***** INFORMATION GIVEN

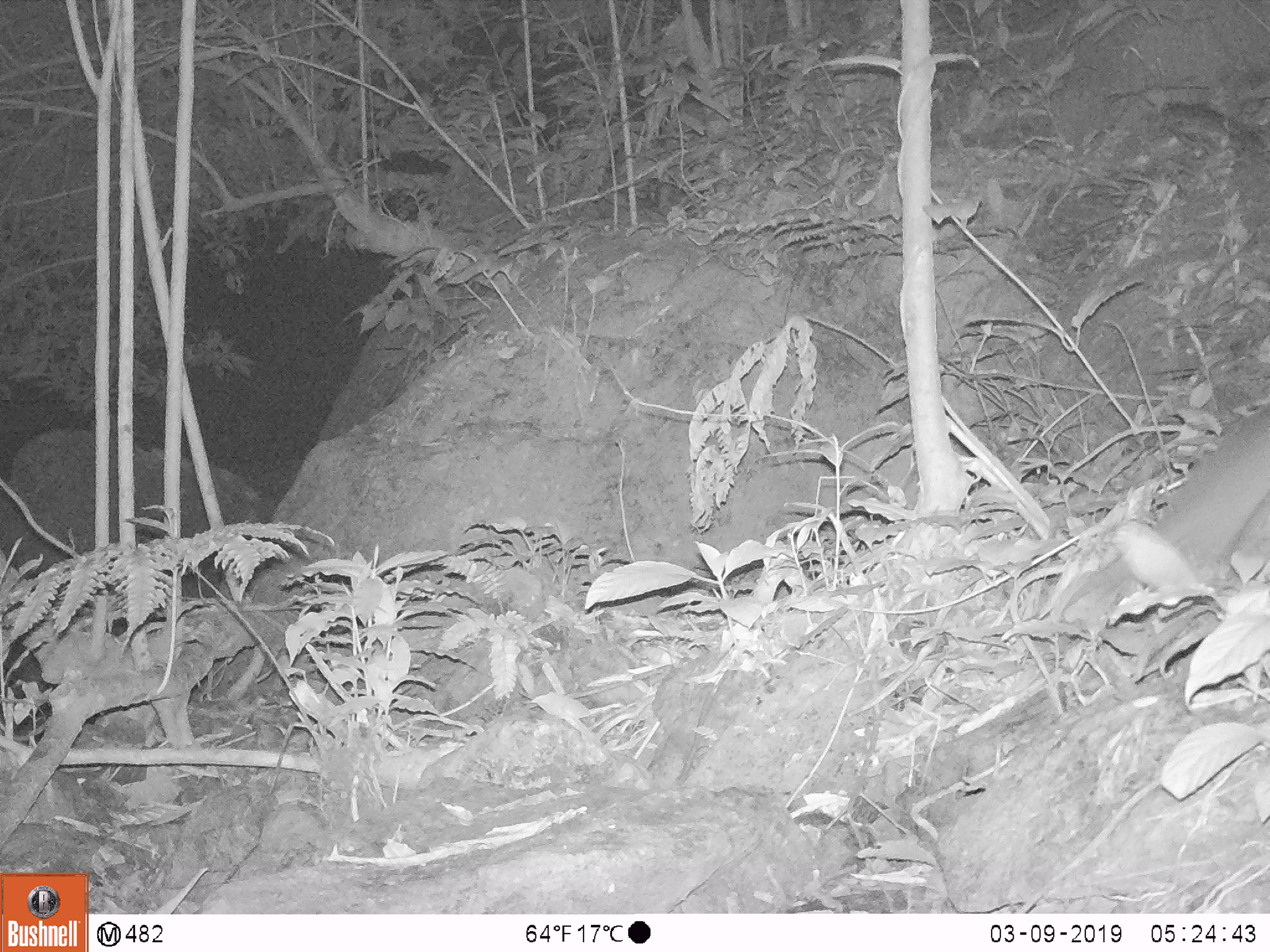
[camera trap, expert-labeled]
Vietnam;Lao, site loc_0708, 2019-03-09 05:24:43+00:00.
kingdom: Animalia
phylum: Chordata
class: Mammalia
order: Carnivora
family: Mustelidae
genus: Melogale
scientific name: Melogale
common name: ferret badger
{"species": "ferret badger (Melogale)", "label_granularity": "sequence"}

**********

__TASK DIRECTIONS__:
Write out the listing above exactly, images omitted.

__YOUR RESPONSE__:
[camera trap, expert-labeled]
Vietnam;Lao, site loc_0708, 2019-03-09 05:24:43+00:00.
kingdom: Animalia
phylum: Chordata
class: Mammalia
order: Carnivora
family: Mustelidae
genus: Melogale
scientific name: Melogale
common name: ferret badger
{"species": "ferret badger (Melogale)", "label_granularity": "sequence"}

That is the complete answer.